I profiled the Denver public schools in the Weighted Student Formula Yearbook. The Denver public schools have used school closure as an accountability mechanism in their sudent-based budgeting program. In 2007, the school board approved the closing of eight schools that were under-enrolled and low-performing.
The board projected that the realignment of students from these schools to higher performing schools would achieve projected yearly operating savings of $3.5 million. Those resources were used to improve the education of students that were affected by the school closures, deliver additional resources to under-performing schools and create funding opportunities for new schools and new programs.
In addition to the standard per-pupil revenue that followed students to their new schools, the district reinvested $2 million or 60 percent of the savings from school closures, to follow the students into their schools of reassignment.
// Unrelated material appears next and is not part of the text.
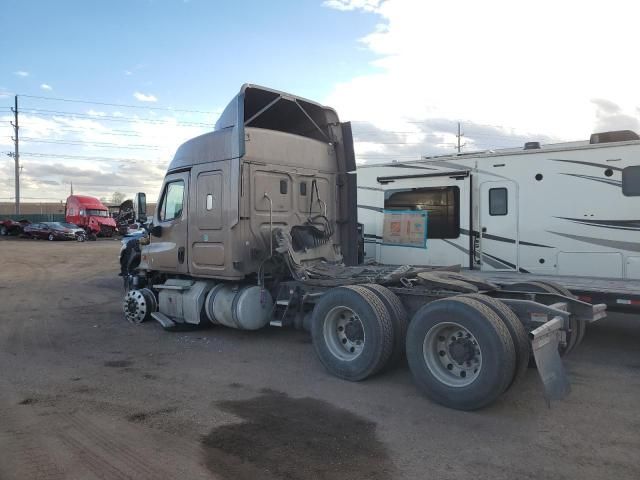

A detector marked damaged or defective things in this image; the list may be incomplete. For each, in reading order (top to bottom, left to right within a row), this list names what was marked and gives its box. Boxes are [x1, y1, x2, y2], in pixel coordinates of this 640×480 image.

damaged vehicle [120, 84, 604, 410]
A new district report finds that these students have improved their academic scores since moving to their new schools. According to a district analyses reported in the Denver Post:
Students from schools in Denver that were closed two years ago in a reform effort are performing better academically in their new schools, according to a district analysis.
In 2007, Denver Public Schools shut down eight elementary schools and announced the revamping of programs at five schools in a sweeping reform meant to reduce facility costs and improve student achievement.
The analysis of individual student scores from the 2008-09 Colorado Student Assessment Program shows that, at least initially, the effort is working.
The 2,000 affected students made more academic growth in their new schools in reading, writing and math than they did in the schools they left behind, according to DPS.